Growing up, it was a lot easier to get into fights with my mom. My mom was a yeller. That was her main punishment. And we’d yell back. It would be World War 3 in our house as we fought back and forth at the top of our lungs. To this day, I wonder what the neighbors were thinking. Getting our mouth washed out with soap was her favorite way to discipline. And secretly, it was ours too. It tasted awful, but it was over in a moment. And it was nothing that a little toothpaste couldn’t fix. But sometimes she’d get so angry that she’d bring out the wooden spoon and paddle our behinds. We learned not to put our hands in the way to cushion the blow. A wooden spoon coming down hard hurts a lot more on the knuckles than it does on the soft cushion of our derrieres. But the thing with Mom, if she had to resort to a spanking she would feel awful about it later. A screaming and yelling match happened because Mom was so angry she could think of nothing else to do. If she got so angry that she had to take out the wooden spoon, the incident would be followed up an hour later with an apology.

Dads and moms are very different when it comes to raising kids. In general terms, dads are the ones who initiate all the fun things. They are the ones who come down hard, and teach us to mind our steps if we don’t want to suffer the consequences. And they are the ones who will be there if you need help. Moms are the ones who nurture us by making sure we are fed and bathed. They make sure we have the skills to take care of ourselves when we are older – teaching us the right way to wash a dish and load it in the dish rack so it dries, how to create buttermilk using only milk and vinegar, and how to fold the towels correctly so that they all fit in the cabinet. They get to our hearts by talking about the things we hold close to us. They are a lot gentler in their approach, and not as intimidating when they are screaming at us than our dads are when they throw down the gauntlet. Kids growing up in two parent homes get the benefit of both parents’ personalities. And where each parent is lacking, the other is able to pick up and be the strong suit.

So what does that mean for single parents who only have one side or the other?

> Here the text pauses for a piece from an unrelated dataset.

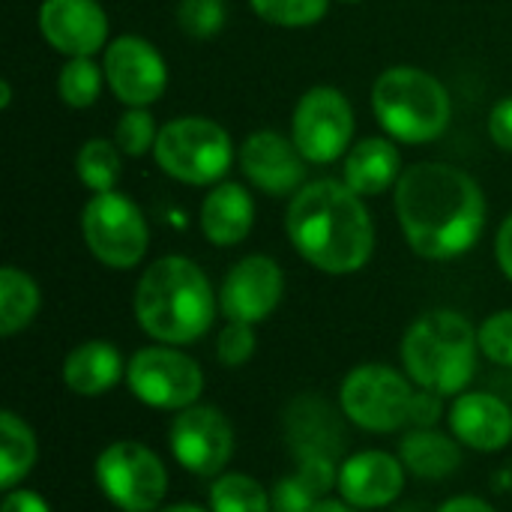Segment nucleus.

I got an email today from a man who is in his own single parent household, raising an 11 year old boy. And because I have been having so much focus on my son lately as I deal with his behavioral issues, he offered to supply me with his own wisdom about raising boys from a male perspective. He hasn’t been the first male to offer such wisdom.  And it got me thinking about my role as a mother, and my lacking role as a father.

I have two kids – my almost 12 year old daughter, and my almost 9 year old son. If you’ve been reading along, you’ll notice that not much is written about my daughter. Partly that is due to the fact that as a pre-teen, any mention about her would embarrass the living daylights out of her. But also it’s because I get her. A long time ago (no, not that long…), I WAS her. So when she gets mouth and sullen, or when she had a hard time saying anything without a heavy dose of attitude, I get it. And we give it back and forth to each other until we reach a “White Flag” moment, hug, and move on. But my son? I don’t get him. I am not a boy. I didn’t have brothers. The things and feelings he’s going through, I just don’t understand them. When he looks me in the eye and tells me that I obviously don’t care for him because he isn’t getting his way, and he tells me this after I’ve just spent the whole day working, doing errands on my lunch, grocery shopping, making sure his homework is done, fixing him his favorite food, making sure that his pajamas are clean by throwing in a quick wash, balancing my checkbook to find that I have nothing left after paying all of the bills and signing him up for baseball…. When he claims that I don’t care about him, after everything I do, because I’ve told him that it’s bedtime and he can’t play video games, I see RED. When he tells me that I’ve ruined his day, or that he wishes he had another family, or something else that he knows will go straight to my heart and leave a black hole, I am at a loss. And the way I deal with it when my emotion is on my sleeve does not strike fear in his heart. It only leaves him with more of a reason to insist that I don’t care about him. And being a single mom, it makes me wonder how I can do things differently so that he is raised up to be an extraordinary man – as if he had both parents in the house.

This last week, things came to a head between my son and me. And I want to get to that soon. But for now, I have several questions for you:

Were you raised in a single parent home, or a home with two parents?
What does your own family look like now?
Do you see differences in the way moms and dads raise their kids?
Is it possible for a single parent to be both the mom and the dad?